Hi Daniel,
On 12.08.2018 00:52, Daniel Schwierzeck wrote:
On 09.08.2018 16:22, Stefan Roese wrote:
diff --git a/arch/mips/mach-mt7620/cpu.c b/arch/mips/mach-mt7620/cpu.c new file mode 100644 index 0000000000..0b22956499 --- /dev/null +++ b/arch/mips/mach-mt7620/cpu.c @@ -0,0 +1,66 @@ +// SPDX-License-Identifier: GPL-2.0+ +/*
- Copyright (C) 2018 Stefan Roese sr@denx.de
- */
+#include <common.h> +#include <dm.h> +#include <ram.h> +#include <asm/io.h> +#include <linux/io.h> +#include <linux/sizes.h> +#include "mt76xx.h"
+#define STR_LEN 6
+#ifdef CONFIG_BOOT_ROM +int mach_cpu_init(void) +{ + void (*ptr)(void);
+ /* + * DDR calibration routine needs to be called very early. This + * function also configures the clock to run at full speed. + */ + ptr = (void *)CKSEG0ADDR(ddr_calibrate); + (*ptr)();
what is the purpose of forcing the function symbol to KSEG0?
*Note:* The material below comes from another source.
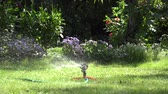 waterhose : Gardener man guy plug water hose to special watering equipment tool sprinkler and water starts to spray on flowers and lawn in summertime garden. Static shot. 4K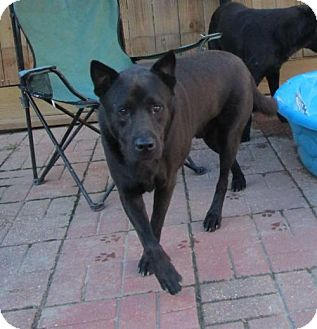 Shepherd (Unknown Type)/Labrador Retriever Mix Dog for adoption in New Orleans, Louisiana - Cagney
Its copied from the original MediaTek code. I just tested it without forcing the execution into KSEG0 and the DDR calibration is extremely slow then, taking a few minutes to complete.
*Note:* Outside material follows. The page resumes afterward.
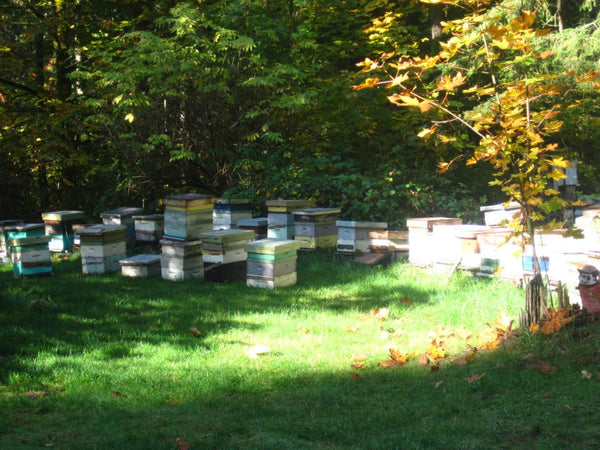 Beekeeping ecology natural environment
I have to admit that I am not 100% sure, if the caches are configured 100% correctly / optimally for this SoC. Perhaps you (or someone else) has some improvements here.
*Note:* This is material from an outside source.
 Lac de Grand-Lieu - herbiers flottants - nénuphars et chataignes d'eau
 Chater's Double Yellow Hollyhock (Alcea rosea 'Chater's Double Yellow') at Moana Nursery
I guess the BootROM does some XiP magic with the SPI flash controller and runs in the uncached KSEG1 segment. That would explain why the pre-relocation code runs so slowly. But this shift from KSEG1 to KSEG0 could be done generically in start.S after the cache initialization is complete. I will have a look at it.
That would be great. Please let me know if you need some help with testing etc.
could you try branch mips_optimize_cache_init from git://git.denx.de/u-boot-mips.git. You have to change your text base from 0xbc000000 to 0x9c000000 to execute all code prior relocation from the cached KSEG0 segment. The code should now run fast without that function pointer magic.
For now the patch series is only tested in Qemu and needs some more cleanup. I'll try to do some testing on real hardware in the next days.
I'm back from a short trip and tested these 2 patches in my current internal branch. It works great, thanks! The speedup is impressive.
How would you like to proceed? Should I re-send my MT7688 SoC port again with the functions pointer magic removed? Or will you pull this version first and your cache improvement later? I can always change this ddr_calibrate() pointer magic at a later time (and change the TEXT_BASE).
Thanks, Stefan